ACTION ITEM:
Answer these questions from the AP2C announcement below:
1. Which company is ATDF a wholly owned subsidiary of?
2. Which agency's grant funds the AP2C, and for about how much?
3. What two roles does Sanjay Banerjee hold?

EXCERPT PROVIDED:
···

May 17 2010
ATDF, a wholly owned subsidiary of SEMATECH, and The University of Texas at Austin (UT), have joined forces to create the Advanced Processing and Prototyping Center (AP2C), a highly specialized R&D program designed to speed leading-edge nanoelectronic technology to the marketplace.
The AP2C combines UT's world-class research with ATDF's leading-edge processing and SEMATECH's industry know-how, and builds on Texas' established reputation as a leader in the electronics industry. Funded with an approximately $5 million grant from the Defense Advanced Research Projects Agency (DARPA), the AP2C will investigate a wide range of revolutionary devices and materials which incorporate advanced microchip manufacturing technologies.
"The AP2C fits in well with the plans of Governor Perry and the UT System to develop a state and federal partnership for advancing nanotechnology in Texas," said Robert Barnhill, UT System vice-chancellor for Research and Technology Transfer.
Added Sanjay Banerjee, director of the UT Microelectronics Research Center and lead university researcher for the AP2C: "This new center is an excellent way to encourage promising research ideas, develop them, and then accelerate the best ones to quicken the pace of technology."

···

COLLECTED MATERIAL:
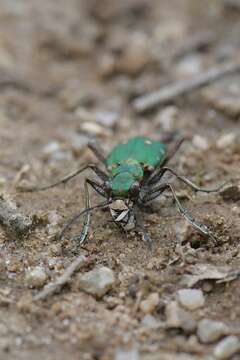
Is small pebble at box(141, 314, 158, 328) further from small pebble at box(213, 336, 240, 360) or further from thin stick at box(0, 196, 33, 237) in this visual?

···

THE ANSWER:
1. SEMATECH
2. The Defense Advanced Research Projects Agency (DARPA), with approximately $5 million
3. Director of the UT Microelectronics Research Center and lead university researcher for the AP2C